**Given records**

+ + + + +

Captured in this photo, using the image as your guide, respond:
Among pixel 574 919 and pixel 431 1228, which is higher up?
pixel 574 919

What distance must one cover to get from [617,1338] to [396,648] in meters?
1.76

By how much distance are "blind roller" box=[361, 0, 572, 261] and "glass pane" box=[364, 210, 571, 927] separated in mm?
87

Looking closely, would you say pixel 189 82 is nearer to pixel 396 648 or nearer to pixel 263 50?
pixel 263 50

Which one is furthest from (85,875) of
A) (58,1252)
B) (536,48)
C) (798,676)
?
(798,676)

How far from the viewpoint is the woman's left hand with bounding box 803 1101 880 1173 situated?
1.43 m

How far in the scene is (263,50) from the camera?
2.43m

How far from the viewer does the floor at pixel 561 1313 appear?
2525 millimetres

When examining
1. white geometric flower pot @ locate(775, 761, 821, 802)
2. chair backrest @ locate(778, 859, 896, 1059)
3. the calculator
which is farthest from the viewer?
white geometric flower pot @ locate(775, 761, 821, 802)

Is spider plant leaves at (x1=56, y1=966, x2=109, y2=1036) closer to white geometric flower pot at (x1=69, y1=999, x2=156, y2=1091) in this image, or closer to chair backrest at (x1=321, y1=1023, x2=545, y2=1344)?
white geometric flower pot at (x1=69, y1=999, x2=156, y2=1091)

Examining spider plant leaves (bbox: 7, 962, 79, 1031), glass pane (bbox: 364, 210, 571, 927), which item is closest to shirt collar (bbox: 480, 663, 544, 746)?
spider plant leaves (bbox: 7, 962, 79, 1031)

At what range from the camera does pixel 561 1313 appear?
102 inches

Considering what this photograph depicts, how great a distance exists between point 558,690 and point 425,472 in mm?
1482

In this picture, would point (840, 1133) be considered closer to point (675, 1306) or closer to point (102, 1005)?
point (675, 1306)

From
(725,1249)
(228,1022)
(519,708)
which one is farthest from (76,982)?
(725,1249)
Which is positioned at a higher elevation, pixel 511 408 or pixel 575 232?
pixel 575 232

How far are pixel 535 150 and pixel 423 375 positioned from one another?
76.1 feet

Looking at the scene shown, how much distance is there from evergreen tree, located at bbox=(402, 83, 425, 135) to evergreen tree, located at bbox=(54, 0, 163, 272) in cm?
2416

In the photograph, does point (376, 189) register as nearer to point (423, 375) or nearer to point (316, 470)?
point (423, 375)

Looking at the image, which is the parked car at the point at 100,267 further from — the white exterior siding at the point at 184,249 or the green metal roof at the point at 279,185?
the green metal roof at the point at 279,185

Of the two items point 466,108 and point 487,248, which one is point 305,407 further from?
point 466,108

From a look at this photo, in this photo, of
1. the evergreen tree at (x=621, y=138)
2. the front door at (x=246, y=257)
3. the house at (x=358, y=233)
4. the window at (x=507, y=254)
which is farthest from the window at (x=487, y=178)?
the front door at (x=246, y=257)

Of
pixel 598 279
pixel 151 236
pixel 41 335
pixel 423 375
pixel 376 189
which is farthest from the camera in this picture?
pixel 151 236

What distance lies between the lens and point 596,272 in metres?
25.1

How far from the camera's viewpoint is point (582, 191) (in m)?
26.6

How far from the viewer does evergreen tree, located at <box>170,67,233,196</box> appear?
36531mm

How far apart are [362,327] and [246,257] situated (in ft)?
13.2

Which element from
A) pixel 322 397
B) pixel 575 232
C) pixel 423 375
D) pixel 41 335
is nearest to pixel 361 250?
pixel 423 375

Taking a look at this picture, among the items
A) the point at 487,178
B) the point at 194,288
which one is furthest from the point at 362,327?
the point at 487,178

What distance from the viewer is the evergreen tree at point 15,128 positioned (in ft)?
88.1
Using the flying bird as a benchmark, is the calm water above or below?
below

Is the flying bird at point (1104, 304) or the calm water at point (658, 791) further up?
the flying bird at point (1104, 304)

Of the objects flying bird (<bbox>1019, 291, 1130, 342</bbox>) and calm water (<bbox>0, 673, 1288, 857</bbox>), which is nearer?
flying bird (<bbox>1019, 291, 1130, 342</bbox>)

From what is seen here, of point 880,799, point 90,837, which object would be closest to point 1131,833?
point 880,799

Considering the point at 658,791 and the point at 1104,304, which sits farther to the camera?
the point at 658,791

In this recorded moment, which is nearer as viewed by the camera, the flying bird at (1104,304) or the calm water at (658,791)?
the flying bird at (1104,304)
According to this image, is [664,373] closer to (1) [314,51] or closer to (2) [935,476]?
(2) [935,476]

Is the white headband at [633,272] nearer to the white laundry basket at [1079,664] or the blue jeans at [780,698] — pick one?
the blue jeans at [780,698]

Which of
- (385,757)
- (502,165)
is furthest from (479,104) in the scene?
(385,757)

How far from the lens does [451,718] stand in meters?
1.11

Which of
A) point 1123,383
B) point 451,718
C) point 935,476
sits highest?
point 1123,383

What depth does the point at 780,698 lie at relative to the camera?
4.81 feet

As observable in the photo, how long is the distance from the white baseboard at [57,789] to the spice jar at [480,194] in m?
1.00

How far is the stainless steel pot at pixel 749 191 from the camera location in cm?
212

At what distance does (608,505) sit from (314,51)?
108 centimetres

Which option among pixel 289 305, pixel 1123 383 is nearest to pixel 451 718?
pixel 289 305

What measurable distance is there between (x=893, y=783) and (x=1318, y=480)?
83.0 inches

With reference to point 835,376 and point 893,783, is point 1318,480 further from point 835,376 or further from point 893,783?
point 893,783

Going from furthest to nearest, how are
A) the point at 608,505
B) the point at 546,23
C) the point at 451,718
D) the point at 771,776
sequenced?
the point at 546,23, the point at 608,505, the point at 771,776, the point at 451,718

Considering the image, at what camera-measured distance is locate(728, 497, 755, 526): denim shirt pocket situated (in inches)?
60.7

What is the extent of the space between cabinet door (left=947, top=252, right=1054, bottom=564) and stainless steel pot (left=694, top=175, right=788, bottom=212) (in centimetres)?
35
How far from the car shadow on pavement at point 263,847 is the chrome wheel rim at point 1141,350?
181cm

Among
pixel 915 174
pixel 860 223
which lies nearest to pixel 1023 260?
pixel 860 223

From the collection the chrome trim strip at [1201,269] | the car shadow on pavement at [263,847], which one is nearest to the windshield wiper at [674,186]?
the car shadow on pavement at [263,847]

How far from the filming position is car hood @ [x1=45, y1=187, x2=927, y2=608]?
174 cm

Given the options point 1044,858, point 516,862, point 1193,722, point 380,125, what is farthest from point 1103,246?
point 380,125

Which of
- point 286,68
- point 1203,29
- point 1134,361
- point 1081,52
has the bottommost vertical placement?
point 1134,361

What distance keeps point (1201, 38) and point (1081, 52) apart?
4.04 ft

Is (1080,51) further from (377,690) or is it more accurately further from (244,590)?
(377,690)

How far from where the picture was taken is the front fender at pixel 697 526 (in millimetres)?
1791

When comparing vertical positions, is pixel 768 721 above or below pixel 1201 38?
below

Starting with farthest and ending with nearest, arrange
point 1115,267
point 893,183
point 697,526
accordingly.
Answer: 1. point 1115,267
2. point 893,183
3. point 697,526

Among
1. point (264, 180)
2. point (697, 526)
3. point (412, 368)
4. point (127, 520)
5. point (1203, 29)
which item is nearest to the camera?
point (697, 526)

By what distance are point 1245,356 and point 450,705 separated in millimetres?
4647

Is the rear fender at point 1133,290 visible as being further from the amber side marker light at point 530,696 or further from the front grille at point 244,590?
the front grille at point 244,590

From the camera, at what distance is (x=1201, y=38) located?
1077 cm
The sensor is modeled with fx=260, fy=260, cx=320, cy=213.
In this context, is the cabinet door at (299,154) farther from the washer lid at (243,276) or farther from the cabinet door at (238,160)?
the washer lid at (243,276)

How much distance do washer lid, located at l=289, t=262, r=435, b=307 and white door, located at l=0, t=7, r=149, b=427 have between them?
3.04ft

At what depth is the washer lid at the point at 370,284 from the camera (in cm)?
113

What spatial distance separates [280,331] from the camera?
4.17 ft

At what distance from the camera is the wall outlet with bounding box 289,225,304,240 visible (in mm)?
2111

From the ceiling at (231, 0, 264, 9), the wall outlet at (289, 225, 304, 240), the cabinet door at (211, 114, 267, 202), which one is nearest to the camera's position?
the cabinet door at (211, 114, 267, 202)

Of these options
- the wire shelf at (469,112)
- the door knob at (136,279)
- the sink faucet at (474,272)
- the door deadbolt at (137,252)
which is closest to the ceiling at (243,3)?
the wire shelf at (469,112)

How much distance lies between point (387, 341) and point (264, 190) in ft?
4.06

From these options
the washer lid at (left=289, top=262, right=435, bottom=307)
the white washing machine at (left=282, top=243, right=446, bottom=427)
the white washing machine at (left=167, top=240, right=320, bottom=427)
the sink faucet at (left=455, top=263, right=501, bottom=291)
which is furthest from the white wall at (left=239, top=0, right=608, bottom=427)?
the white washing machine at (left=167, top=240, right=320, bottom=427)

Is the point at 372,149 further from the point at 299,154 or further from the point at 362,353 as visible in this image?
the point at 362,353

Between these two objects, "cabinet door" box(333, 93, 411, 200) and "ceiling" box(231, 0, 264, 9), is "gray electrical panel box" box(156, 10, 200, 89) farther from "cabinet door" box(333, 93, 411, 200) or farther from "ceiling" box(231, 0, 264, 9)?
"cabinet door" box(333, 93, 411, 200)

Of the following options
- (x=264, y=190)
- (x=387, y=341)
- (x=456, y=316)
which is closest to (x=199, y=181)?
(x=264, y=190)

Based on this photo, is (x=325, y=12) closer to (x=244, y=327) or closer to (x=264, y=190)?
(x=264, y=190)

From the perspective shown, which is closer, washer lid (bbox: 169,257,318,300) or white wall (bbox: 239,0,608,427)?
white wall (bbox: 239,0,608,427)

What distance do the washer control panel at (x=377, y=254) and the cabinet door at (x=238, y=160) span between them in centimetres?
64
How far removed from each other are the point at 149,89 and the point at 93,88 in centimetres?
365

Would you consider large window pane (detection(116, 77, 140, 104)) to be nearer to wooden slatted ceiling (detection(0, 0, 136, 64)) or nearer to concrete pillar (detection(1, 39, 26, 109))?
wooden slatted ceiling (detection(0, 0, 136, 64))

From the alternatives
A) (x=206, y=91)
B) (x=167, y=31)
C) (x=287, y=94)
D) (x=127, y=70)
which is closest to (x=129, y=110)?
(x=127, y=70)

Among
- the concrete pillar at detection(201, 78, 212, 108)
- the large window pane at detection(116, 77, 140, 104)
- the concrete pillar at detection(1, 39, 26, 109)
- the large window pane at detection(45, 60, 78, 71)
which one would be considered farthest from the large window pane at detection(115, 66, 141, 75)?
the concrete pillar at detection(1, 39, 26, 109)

+ + + + +

**What to work on**
Starting at the line that contains "What depth does" and ending at the line that contains "108 centimetres", write those lines out again with the requests included. Multiply only the distance figures in the answers by 1.15, and round each result to the number of decimal places it originally had, rounding halves up.

**Problem solution**
What depth does the point at 780,698 lie at relative to the camera?
5.53 feet

As observable in the photo, how long is the distance from the white baseboard at [57,789] to the spice jar at [480,194] in m?
1.15

How far is the stainless steel pot at pixel 749 191 from the camera location in cm?
244

At what distance does (608,505) sit from (314,51)?
124 centimetres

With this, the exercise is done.